A business registration bill proposed by the government as part of its economic reform package is “a deceptive ploy” to “open up the country to foreigners”, warns MP Ibrahim Muttalib.
During today’s parliamentary debate, the Jumhooree Party (JP) MP argued that provisions in the legislation allowing foreign businesses to establish branches in the Maldives and requiring at least US$1 million as capital “proves that this bill was drafted to allow foreigners to easily do business in the Maldives.”
“Under this law, a person with US$1 million would be able to easily register a business in this country,” he explained. “Considering the state of the Maldivian people, there won’t be any businessman who has US$1 million at hand. [Foreign businesses] will be able to conduct wholesale business and sell day-to-day necessities.”

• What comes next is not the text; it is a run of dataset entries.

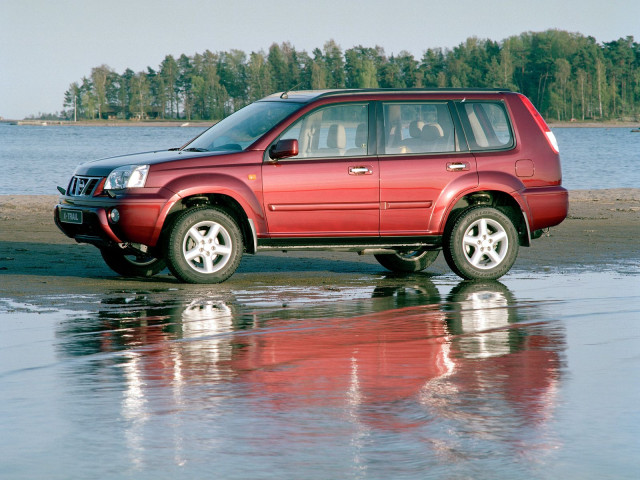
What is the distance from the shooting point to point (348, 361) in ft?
24.7

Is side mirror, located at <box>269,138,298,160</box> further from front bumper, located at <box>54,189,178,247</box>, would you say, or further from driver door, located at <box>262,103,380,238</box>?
front bumper, located at <box>54,189,178,247</box>

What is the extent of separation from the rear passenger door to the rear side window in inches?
4.7

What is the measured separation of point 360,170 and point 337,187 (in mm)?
287

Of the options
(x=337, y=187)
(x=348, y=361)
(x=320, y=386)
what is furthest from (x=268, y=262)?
(x=320, y=386)

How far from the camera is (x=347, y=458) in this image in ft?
16.8

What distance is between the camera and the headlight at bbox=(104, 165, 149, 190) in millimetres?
11555

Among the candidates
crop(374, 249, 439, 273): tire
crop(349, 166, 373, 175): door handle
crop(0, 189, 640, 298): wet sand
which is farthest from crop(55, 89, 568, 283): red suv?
crop(374, 249, 439, 273): tire

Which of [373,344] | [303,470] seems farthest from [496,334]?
[303,470]

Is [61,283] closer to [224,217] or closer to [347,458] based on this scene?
[224,217]

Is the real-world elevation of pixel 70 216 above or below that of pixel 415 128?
below

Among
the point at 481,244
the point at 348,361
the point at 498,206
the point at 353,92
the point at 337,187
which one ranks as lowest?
the point at 348,361

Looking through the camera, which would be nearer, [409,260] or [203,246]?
[203,246]

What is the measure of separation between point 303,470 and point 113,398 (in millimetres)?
1751

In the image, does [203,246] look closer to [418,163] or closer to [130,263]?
[130,263]
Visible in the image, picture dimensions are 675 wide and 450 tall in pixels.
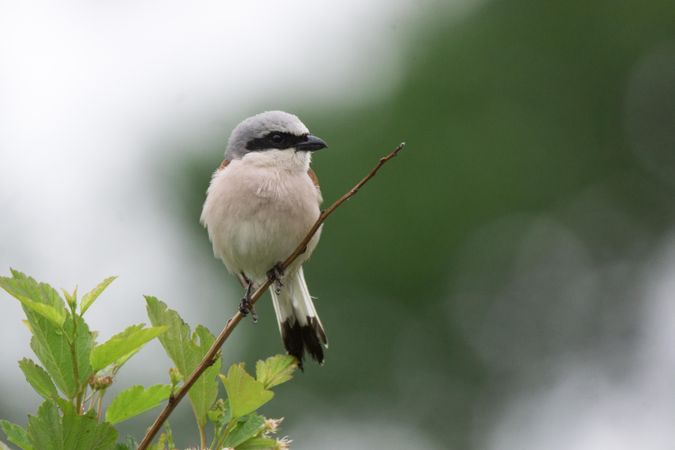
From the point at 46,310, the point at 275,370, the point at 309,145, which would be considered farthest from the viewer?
the point at 309,145

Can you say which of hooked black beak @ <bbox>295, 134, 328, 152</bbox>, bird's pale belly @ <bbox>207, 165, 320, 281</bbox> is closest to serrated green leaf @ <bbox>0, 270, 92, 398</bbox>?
bird's pale belly @ <bbox>207, 165, 320, 281</bbox>

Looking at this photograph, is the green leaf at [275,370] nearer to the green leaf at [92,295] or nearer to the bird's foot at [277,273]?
the green leaf at [92,295]

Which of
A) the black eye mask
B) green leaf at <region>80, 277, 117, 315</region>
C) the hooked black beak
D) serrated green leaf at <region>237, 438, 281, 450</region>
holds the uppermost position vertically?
green leaf at <region>80, 277, 117, 315</region>

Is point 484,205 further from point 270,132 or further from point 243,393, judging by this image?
point 243,393

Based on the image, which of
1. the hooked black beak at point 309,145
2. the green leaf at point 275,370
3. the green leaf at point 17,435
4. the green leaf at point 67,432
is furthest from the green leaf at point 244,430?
the hooked black beak at point 309,145

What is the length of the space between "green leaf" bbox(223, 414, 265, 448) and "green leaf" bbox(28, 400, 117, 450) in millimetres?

Muttalib added that local businesses that trade in footwear and garments “would not have US$1 million, except for a very few people.”
He urged MPs to consider the consequence of foreign businesses entering the footwear, garment and wholesale industry: “What is being done today is part of a neighbouring country’s efforts to open up this country for its citizens,” he said.
“The Indian government proposed opening up the service industry, tourism, travel agencies, construction, health industry, social security, financial industry, maritime travel, air travel and airplane repair under a SAFTA [South Asian Free Trade Association] agreement,” he claimed. “But because all our local industries opposed it the government has decided to do it under a law.”
While the bill specified businesses that could not be conducted by expatriates – such as fisheries, agriculture and selling commodities out of a private residence – all other kinds of businesses were “opened to foreigners” under the proposed law.
“Honourable Speaker, I do not want to live in this country as a third-class citizen,” he said.
Foreign businesses understood that a relatively small amount of capital was enough to “easily bribe officials” and secure investments such as uninhabited islands, Muttalib claimed.
According to the draft legislation, the purpose of the bill is to ensure that businesses, partnerships and cooperative societies operating in the Maldives are registered; specify what kind of businesses must be registered along with procedures for registration; and oblige businesses to submit information to the Registrar of Businesses.
MP Abdulla Mausoom of the Dhivehi Rayyithunge Party (DRP) meanwhile expressed concern that allowing foreign businesses to establish branches in the Maldives could pose challenges to local industries.
Mausoom argued that the US$1 million stipulated as a minimum capital investment for foreign businesses was too low: “All around us, whether it’s India, Celyon [Sri Lanka], Singapore, Malaysia or Africa, are looking at the Maldives; [because] their countries are saturated they are ready to do business in Maldives.
“If we open up too easily like this, [foreign] businesses will pose serious challenges to our small businesses,” he said, suggesting more restrictions to protect local industries.
MP “Reeko” Moosa Manik, acting chairperson of the ruling Maldivian Democratic Party (MDP), noted that there were numerous unregistered businesses operating in the Maldives by foreign parties.
“In the woods in some islands, especially [Laamu Atoll], there’s even an immigration department,” he said, adding that he has learned of work visas approved for ten people under the name of one person. “There’s no particular business done by these people, in sum they’re involved in all business.”